The input:
--- START ---
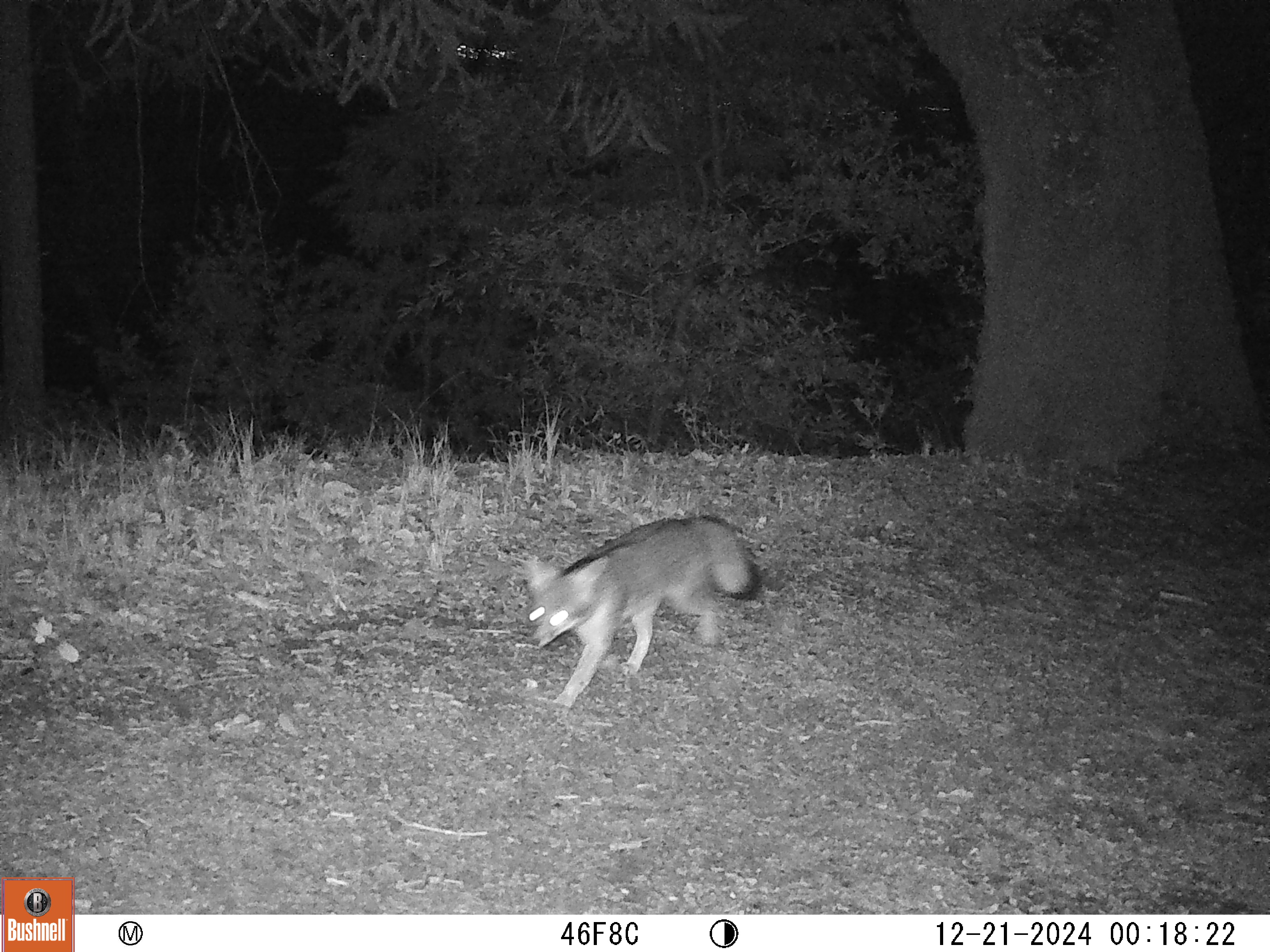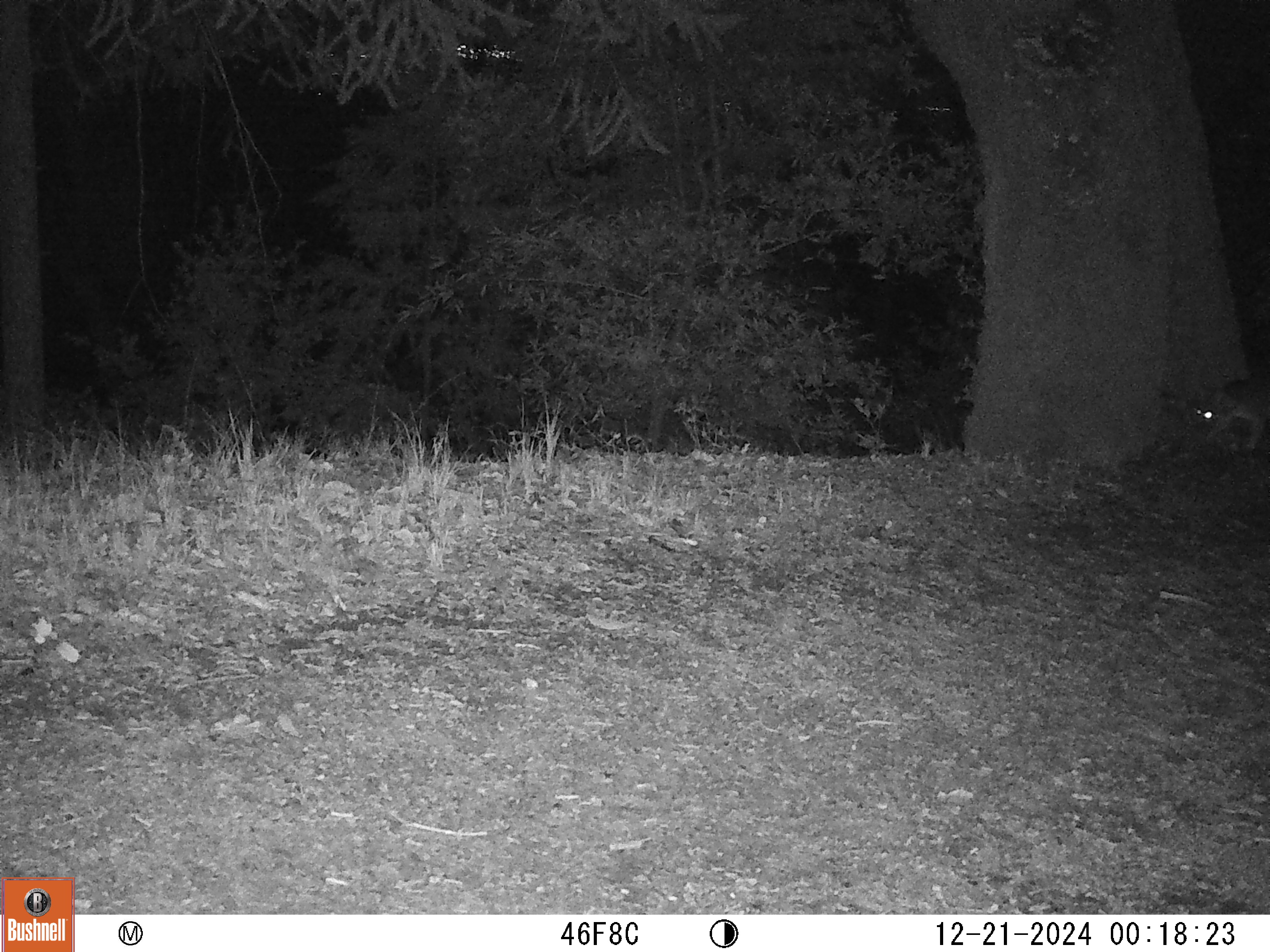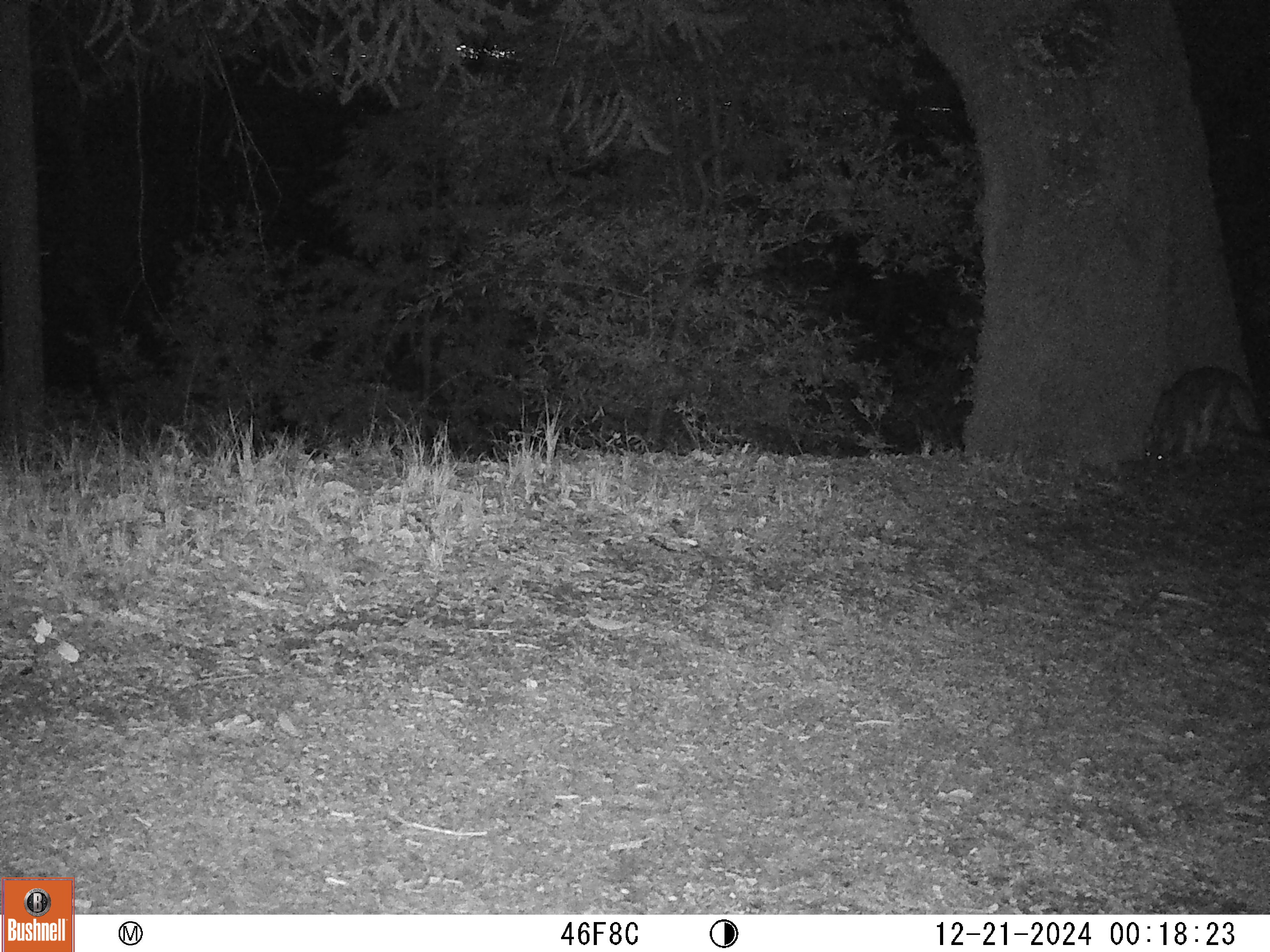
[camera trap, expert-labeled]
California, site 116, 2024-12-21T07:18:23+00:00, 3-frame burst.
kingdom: Animalia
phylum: Chordata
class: Mammalia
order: Carnivora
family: Canidae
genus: Urocyon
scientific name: Urocyon cinereoargenteus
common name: gray fox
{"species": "gray fox (Urocyon cinereoargenteus)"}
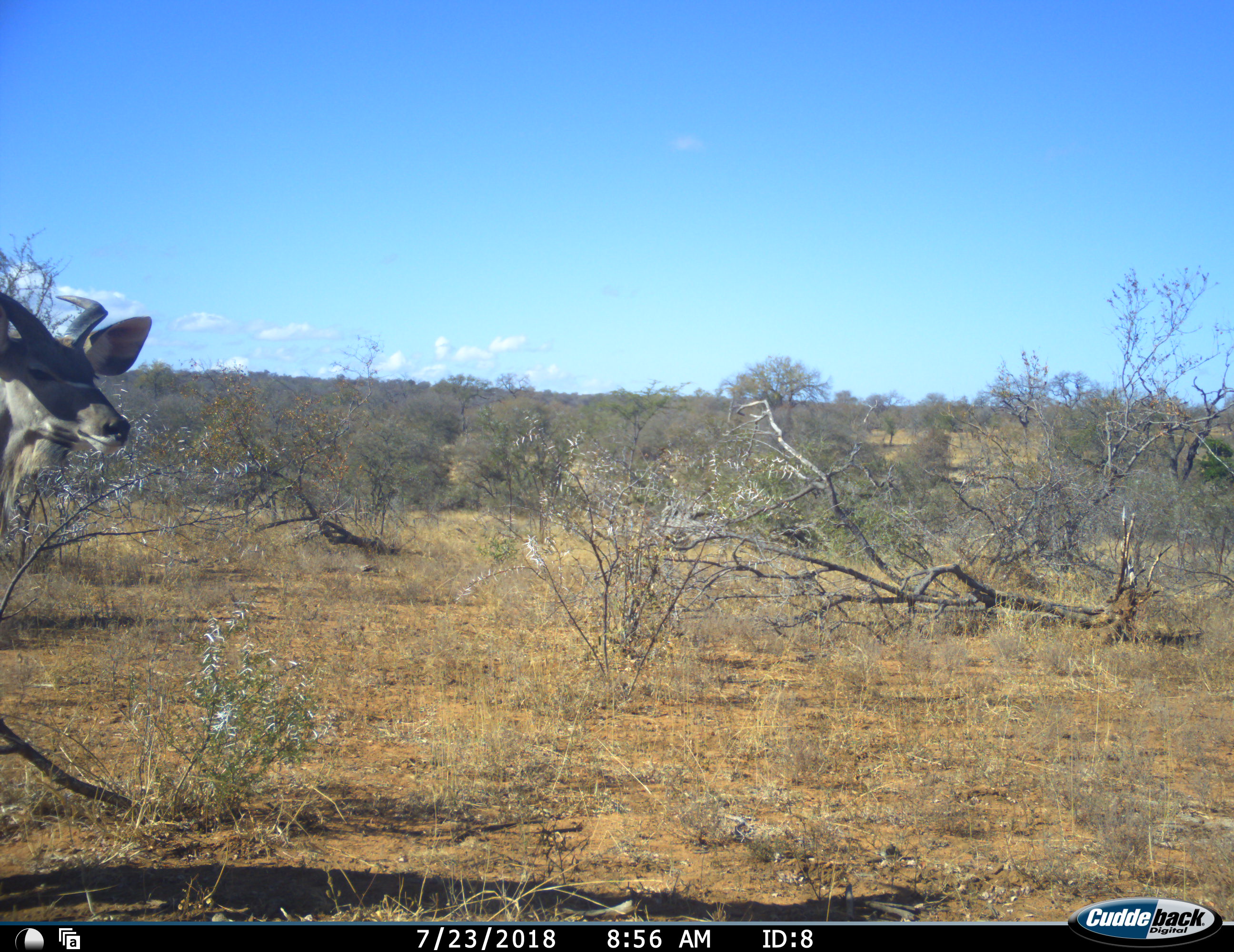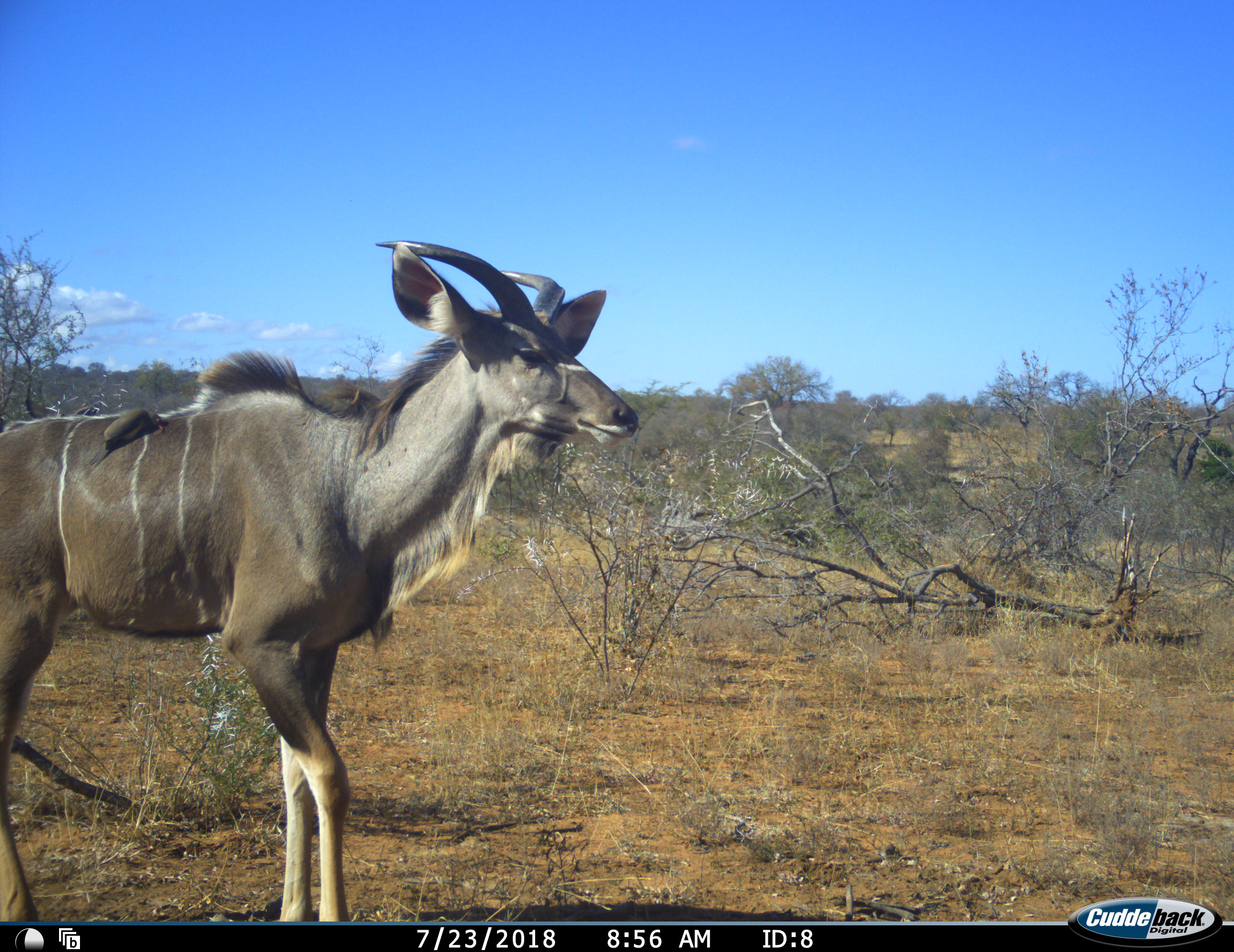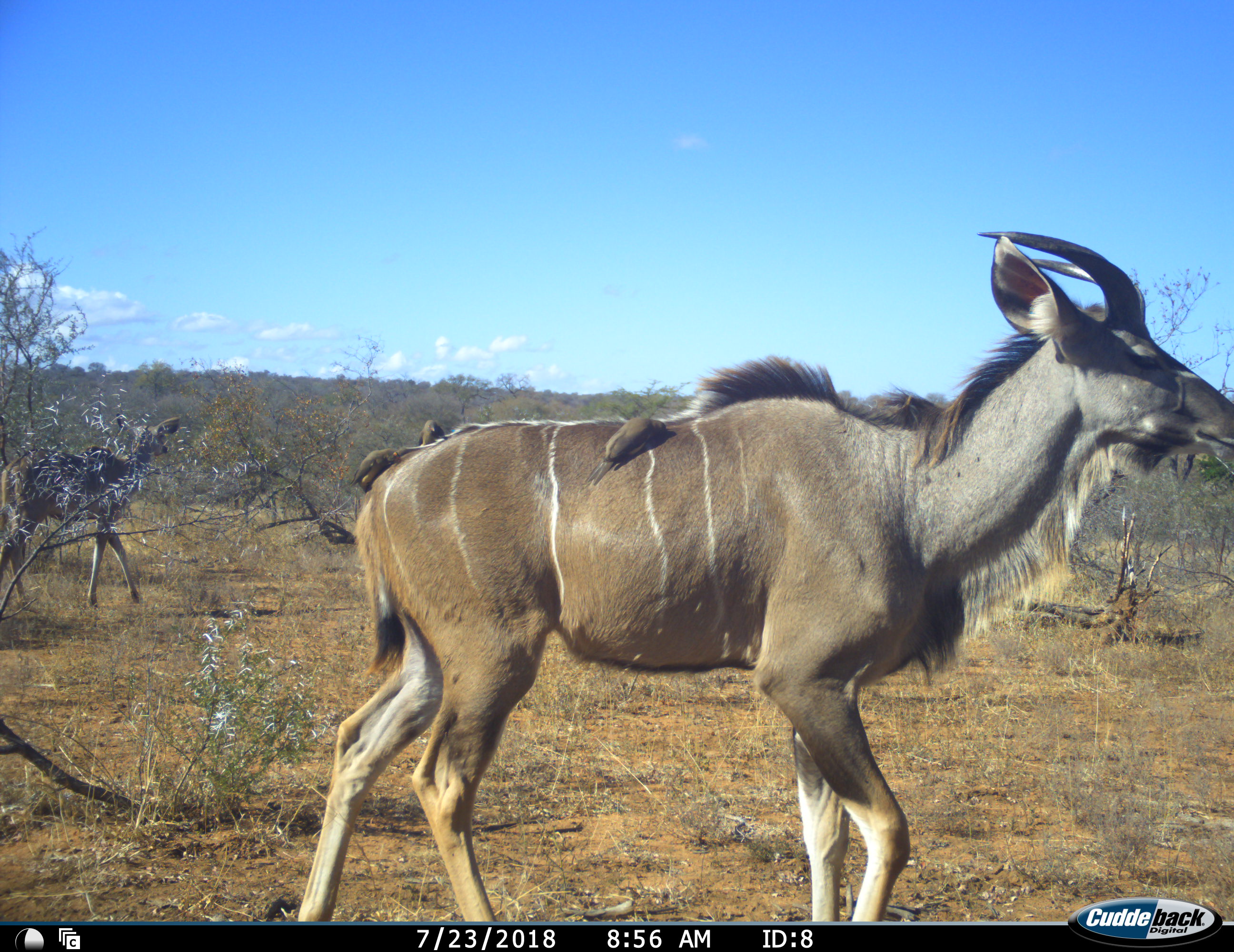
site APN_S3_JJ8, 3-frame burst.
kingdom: Animalia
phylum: Chordata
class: Aves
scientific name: Aves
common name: bird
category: birdother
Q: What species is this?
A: Birdother (bird) (Aves).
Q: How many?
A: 3.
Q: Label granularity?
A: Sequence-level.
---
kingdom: Animalia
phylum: Chordata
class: Mammalia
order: Artiodactyla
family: Bovidae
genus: Tragelaphus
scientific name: Tragelaphus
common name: kudu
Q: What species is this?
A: Kudu (Tragelaphus).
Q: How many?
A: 2.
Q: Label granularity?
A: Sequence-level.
--- END ---
Your assignment:
Only lines that include "burst" belong in the answer; return them from the entries above.

Solution below:
California, site 116, 2024-12-21T07:18:23+00:00, 3-frame burst.
site APN_S3_JJ8, 3-frame burst.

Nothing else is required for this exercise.